Due to the low telomerase activity after birth, oocytes show gradual telomere attrition throughout a woman’s reproductive lifespan. Chromosome mis-segregation, meiotic spindle instability, and an elevated risk of miscarriage are all associated with oocytes with short telomeres. This attrition is further exacerbated by mitochondrial dysfunction and OS, creating a synergistic pathway that contributes to reproductive decline.

4.2. Male vs. Female Gametes: Telomere Dynamics

Male and female gametes have distinct telomere length dynamics as a result of differences in gametogenesis and telomerase activity. Since spermatogonial stem cells contain active telomerase, sperm telomeres often lengthen as paternal age increases [69]. However, oocytes lack considerable telomerase activity after birth, resulting in increasing telomere shortening with maternal age. This sexual dimorphism identifies distinct molecular mechanisms in gamete aging and emphasizes the significance of considering sex-specific telomere biology in reproductive research [70].

4.3. AI Approaches to Telomere Length Prediction

AI and ML techniques have emerged as very efficient methods for the analysis of telomere length from complex genomic and clinical data [71]. By integrating clinical traits and multi-omics data, AI models can precisely predict telomere length, enabling early detection of reproductive aging and risk stratification for infertility. These techniques may improve reproductive outcomes and allow for tailored fertility treatments by directing decisions regarding the timing and strategies of interventions [72].

5. AI in Reproductive Medicine

5.1. Current Applications of AI

AI has accelerated the transformation of reproductive medicine by enhancing clinical decision-making and diagnostic precision [73]. IVF selection is streamlined by embryo grading systems that assess embryo morphology and developmental potential using deep learning algorithms and sophisticated image analysis [74]. Furthermore, by examining patient clinical data and treatment parameters, prediction models have been created to forecast IVF success rates. AI-driven sperm quality evaluations in male fertility use pattern recognition and computer vision to detect sperm motility, morphology, and concentration more reliably and accurately than conventional techniques [75].

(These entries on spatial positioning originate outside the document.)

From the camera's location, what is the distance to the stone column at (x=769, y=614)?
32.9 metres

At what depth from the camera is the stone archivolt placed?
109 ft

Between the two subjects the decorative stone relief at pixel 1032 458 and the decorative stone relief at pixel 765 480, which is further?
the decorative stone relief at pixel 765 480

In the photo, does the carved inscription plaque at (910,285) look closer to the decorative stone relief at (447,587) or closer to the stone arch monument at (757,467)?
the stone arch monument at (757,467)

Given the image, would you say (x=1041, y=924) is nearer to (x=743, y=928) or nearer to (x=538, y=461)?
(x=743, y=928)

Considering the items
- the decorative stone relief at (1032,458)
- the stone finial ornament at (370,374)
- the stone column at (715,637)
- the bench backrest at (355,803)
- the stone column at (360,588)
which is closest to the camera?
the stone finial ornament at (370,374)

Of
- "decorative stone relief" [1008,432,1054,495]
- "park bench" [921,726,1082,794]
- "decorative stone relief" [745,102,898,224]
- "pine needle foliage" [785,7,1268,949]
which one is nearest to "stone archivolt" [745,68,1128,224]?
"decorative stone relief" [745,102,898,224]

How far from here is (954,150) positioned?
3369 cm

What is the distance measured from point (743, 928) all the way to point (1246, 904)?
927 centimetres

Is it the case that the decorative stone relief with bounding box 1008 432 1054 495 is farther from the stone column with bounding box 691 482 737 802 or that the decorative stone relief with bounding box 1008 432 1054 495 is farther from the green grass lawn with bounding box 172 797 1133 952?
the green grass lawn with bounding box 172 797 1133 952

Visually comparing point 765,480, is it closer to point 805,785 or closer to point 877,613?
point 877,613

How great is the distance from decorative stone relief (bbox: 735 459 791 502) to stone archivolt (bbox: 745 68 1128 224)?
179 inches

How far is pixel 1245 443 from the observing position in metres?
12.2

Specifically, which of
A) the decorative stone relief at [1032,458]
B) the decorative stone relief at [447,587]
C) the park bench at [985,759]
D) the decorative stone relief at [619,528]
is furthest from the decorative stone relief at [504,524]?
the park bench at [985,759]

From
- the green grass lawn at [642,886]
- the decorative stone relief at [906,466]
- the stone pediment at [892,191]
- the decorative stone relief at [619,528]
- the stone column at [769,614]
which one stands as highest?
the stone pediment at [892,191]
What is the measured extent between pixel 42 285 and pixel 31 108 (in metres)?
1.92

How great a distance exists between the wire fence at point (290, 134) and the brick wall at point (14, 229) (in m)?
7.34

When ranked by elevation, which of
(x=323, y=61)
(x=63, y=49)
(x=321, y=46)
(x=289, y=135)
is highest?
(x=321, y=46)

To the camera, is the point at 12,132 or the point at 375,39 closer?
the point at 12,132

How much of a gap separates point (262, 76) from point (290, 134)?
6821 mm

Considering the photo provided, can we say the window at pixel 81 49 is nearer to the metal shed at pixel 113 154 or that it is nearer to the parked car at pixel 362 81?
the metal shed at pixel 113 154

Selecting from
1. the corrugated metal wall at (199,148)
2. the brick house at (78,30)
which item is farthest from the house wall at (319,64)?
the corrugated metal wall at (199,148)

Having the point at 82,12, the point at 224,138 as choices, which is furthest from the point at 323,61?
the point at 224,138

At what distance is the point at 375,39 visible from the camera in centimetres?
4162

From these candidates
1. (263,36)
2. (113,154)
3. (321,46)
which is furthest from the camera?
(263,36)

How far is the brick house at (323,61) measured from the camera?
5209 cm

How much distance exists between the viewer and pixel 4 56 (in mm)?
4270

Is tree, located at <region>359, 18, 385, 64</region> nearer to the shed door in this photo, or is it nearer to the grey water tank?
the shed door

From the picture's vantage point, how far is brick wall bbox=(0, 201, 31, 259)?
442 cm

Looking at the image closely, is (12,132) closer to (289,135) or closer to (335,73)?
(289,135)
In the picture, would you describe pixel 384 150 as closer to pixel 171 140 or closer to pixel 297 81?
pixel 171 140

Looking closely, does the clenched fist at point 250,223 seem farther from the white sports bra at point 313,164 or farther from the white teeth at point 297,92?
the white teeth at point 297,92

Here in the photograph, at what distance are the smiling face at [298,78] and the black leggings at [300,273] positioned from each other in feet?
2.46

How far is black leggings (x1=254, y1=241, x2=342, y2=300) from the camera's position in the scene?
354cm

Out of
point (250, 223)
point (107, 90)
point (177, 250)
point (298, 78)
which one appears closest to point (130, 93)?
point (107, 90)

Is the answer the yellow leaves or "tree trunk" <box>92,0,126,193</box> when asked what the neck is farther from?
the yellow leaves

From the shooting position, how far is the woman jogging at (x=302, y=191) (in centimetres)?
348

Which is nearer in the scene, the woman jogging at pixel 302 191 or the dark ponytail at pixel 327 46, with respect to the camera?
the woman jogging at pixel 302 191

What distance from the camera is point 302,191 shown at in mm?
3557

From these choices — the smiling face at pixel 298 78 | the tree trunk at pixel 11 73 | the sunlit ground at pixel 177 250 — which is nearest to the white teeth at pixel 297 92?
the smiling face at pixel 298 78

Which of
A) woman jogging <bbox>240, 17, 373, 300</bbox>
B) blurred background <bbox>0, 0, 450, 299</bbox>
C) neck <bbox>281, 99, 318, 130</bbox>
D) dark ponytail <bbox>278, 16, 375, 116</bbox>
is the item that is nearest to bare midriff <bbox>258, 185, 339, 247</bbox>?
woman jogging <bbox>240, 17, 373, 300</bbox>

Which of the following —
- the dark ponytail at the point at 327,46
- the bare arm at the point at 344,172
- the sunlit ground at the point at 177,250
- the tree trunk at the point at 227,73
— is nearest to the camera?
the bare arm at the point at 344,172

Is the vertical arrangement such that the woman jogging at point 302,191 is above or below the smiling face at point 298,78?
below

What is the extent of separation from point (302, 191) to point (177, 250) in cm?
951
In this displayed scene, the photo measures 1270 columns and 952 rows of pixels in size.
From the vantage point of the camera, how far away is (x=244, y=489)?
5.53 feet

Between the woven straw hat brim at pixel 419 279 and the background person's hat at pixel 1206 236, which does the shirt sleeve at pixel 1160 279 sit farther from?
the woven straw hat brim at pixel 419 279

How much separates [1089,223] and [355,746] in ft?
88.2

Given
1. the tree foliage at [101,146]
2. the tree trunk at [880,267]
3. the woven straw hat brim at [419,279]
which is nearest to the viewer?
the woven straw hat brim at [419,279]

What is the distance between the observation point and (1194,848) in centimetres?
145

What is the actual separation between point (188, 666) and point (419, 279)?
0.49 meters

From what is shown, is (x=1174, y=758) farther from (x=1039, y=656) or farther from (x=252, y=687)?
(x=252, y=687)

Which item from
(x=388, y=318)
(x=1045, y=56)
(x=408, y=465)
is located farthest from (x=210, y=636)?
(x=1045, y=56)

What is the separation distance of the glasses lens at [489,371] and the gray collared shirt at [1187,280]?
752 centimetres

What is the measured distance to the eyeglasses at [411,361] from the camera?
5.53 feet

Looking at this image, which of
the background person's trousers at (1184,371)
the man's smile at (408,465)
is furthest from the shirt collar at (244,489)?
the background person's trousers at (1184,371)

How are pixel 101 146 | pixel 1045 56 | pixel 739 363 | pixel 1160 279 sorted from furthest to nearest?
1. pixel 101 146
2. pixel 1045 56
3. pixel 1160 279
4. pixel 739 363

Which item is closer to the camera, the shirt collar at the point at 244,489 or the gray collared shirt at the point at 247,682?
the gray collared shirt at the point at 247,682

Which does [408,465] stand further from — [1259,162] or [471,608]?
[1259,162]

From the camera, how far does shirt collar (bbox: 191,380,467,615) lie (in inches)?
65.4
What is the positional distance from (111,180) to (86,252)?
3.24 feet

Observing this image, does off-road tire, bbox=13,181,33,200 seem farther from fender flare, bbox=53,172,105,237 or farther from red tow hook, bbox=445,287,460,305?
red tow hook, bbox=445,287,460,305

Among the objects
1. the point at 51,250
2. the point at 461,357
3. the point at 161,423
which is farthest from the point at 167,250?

5.2. AI for Multi-Omics Integration

Reproductive biology is composed of complex interactions of the genome, proteasome, and metabolome. By integrating multi-omics datasets, AI techniques reveal new biomarkers and pathways involved in infertility and reproductive aging [76]. Extracting patterns and relationships between disparate sets of data that are routinely ignored by conventional analytical techniques, machine learning programs provide detailed insights into the health of gametes, embryo development, and processes of aging. Personalized reproductive health might be advanced by the integrated AI framework by customizing drugs based upon complex biological realities [77].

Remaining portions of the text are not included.